5. A method for providing a user with access to selected ones of a plurality of target object bulletin boards that are accessible via an electronic data transmission media, where said users are connected via user terminals and data communication
connections to a server system which provides access to said electronic data transmission media, said method comprising the steps of:
automatically generating target profiles for target object bulletin boards that are accessible by said electronic data transmission media, each of said target profiles being generated from the contents of an associated one of said target object
bulletin boards comprising:
generating a target profile comprising the cluster profile for a cluster of documents posted on said new target object bulletin board;
automatically generating at least one user target profile interest summary for a user at a user terminal, each said user target profile interest summary being generated from ones of said target object bulletin boards accessed by said user; and
enabling access to said plurality of target object bulletin boards accessible by said electronic data transmission media by users via said target profile.
6. A method of operating a network-based agent to seek out users of a network with common interests, where said users are connected via user terminals and data communication connections to a server system which provides access to an electronic
data transmission media, comprising the steps of:
dynamically creating bulletin boards for said users, comprising:
scanning bulletin board postings to existing bulletin boards,
identifying a group of users who have common interests,
matching users with other like inclined users in said identified group to create a proposed new bulletin board.
7. The method of operating a network-based agent of claim 6 wherein said step of scanning bulletin boards comprises:
automatically generating target profiles for bulletin boards that are accessible by said electronic data transmission media, each of said target profiles being generated from the contents of an associated one of said bulletin boards.
8. The method of operating a network-based agent of claim 7, wherein said step of automatically generating target profiles comprises:
generating a target profile comprising the cluster profile for a cluster of documents posted on said bulletin boards.
9. The method of operating a network-based agent of claim 6 wherein said step of identifying a group of users comprises:
automatically generating at least one user target profile interest summary for a user at a user terminal, each said user target profile interest summary being generated from ones of said bulletin boards accessed by said user.
10. The method of operating a network-based agent of claim 6, wherein said step of automatically creating further comprises:
dynamically creating electronic mailing lists for said users matched by said step of matching.
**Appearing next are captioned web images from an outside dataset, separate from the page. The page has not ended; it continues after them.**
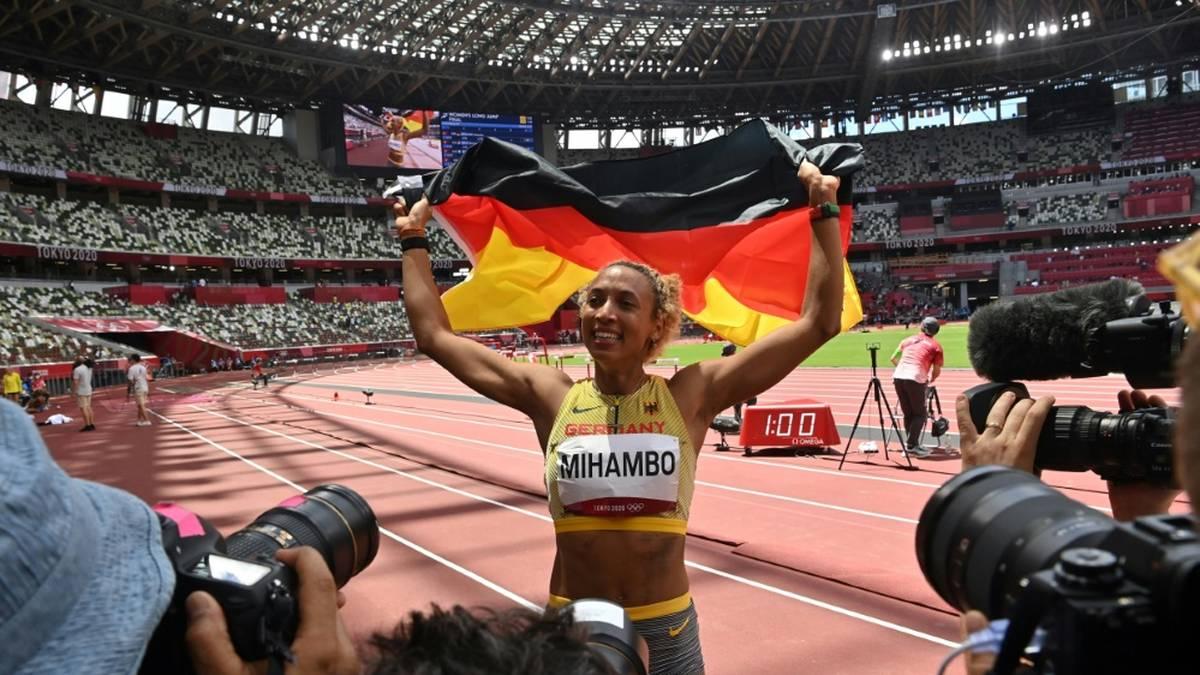 Malaika Mihambo springt in einer echten Nervenschlacht bei Olympia in Tokio zu Gold. Nach dem Weitsprung-Drama erklärt sie ihr mentales Erfolgsgeheimnis.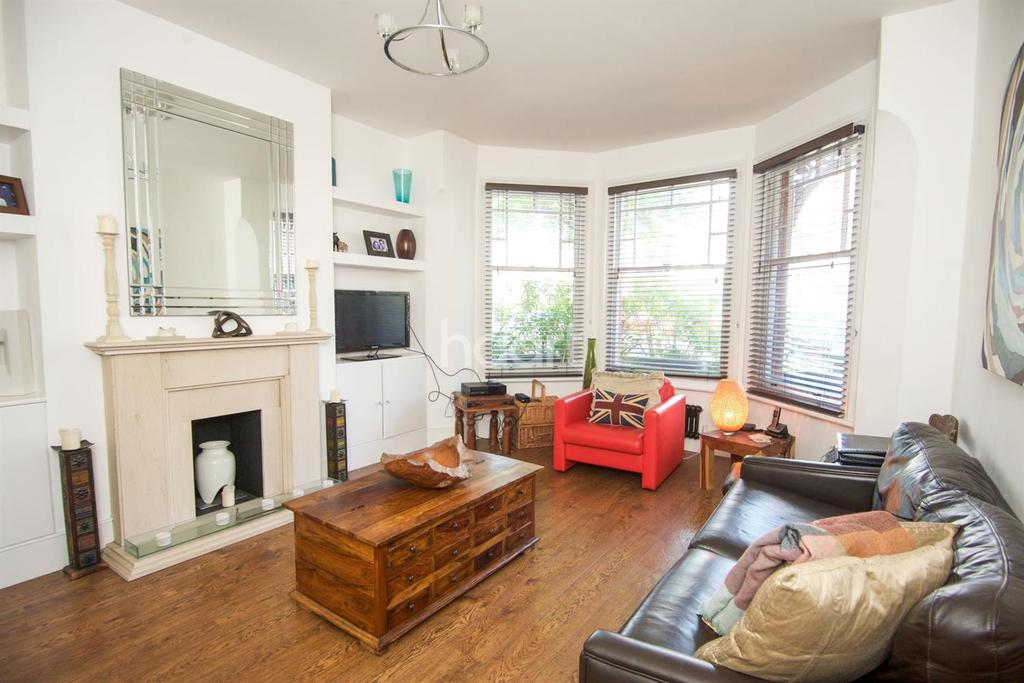 3 Bedrooms Terraced House for sale in Normanby Road NW10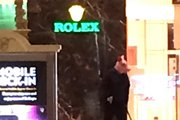 Image tweeted by @Kir_kamil . Original caption: Literally just witnessed an armed robber in a pig mask at a Rolex store at the Bellagio & then his arrest #bellagio #vegas #rolex #robbery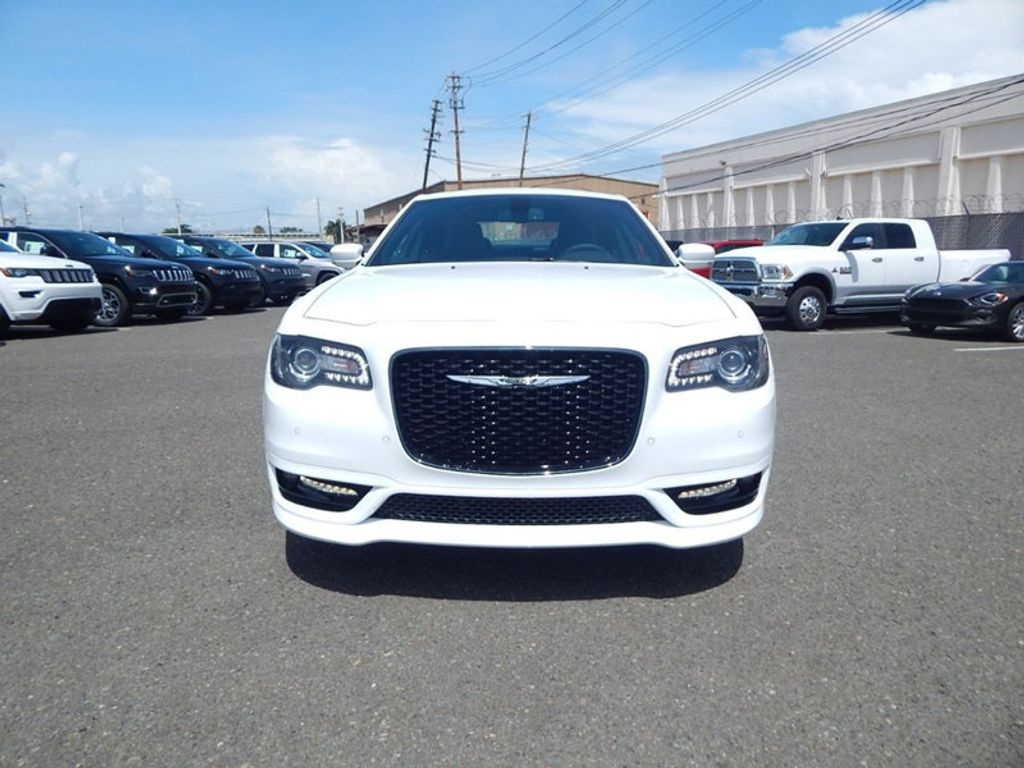 2018 Chrysler 300 S - 17760946 - 1
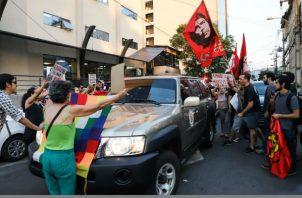 Manifestantes rechazan la presencia del secretario general de la OEA, Luis Almagro, en Asunción. Foto: EFE.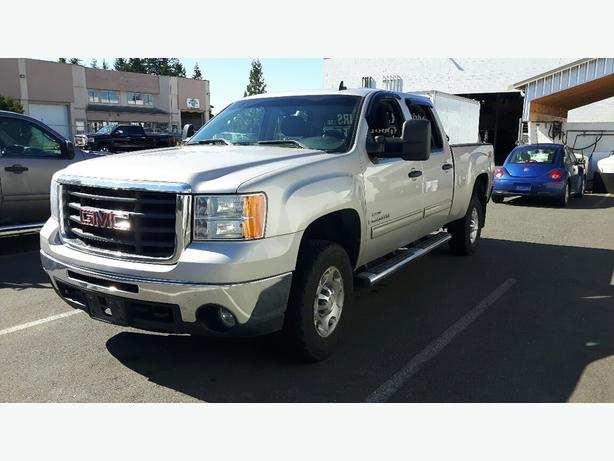used 2009 gmc sierra 2500 duramax diesel 4x4 for sale in parksville outside comox valley. Black Bedroom Furniture Sets. Home Design Ideas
11. The method of operating a network-based agent of claim 10, wherein said step of automatically creating further comprises:
automatically transmitting a notification to said users matched by said step of matching to identify said proposed new bulletin board to said ones of said associated users.
12. The method of operating a network-based agent of claim 6, wherein said step of automatically creating further comprises:
continuing to enroll additional users in said proposed new bulletin board.
13. The method of operating a network-based agent of claim 6, wherein said step of matching comprises:
identifying an existing bulletin board whose mean profile of the set of messages recently posted therein is within a threshold distance of the cluster profile of said proposed new bulletin board.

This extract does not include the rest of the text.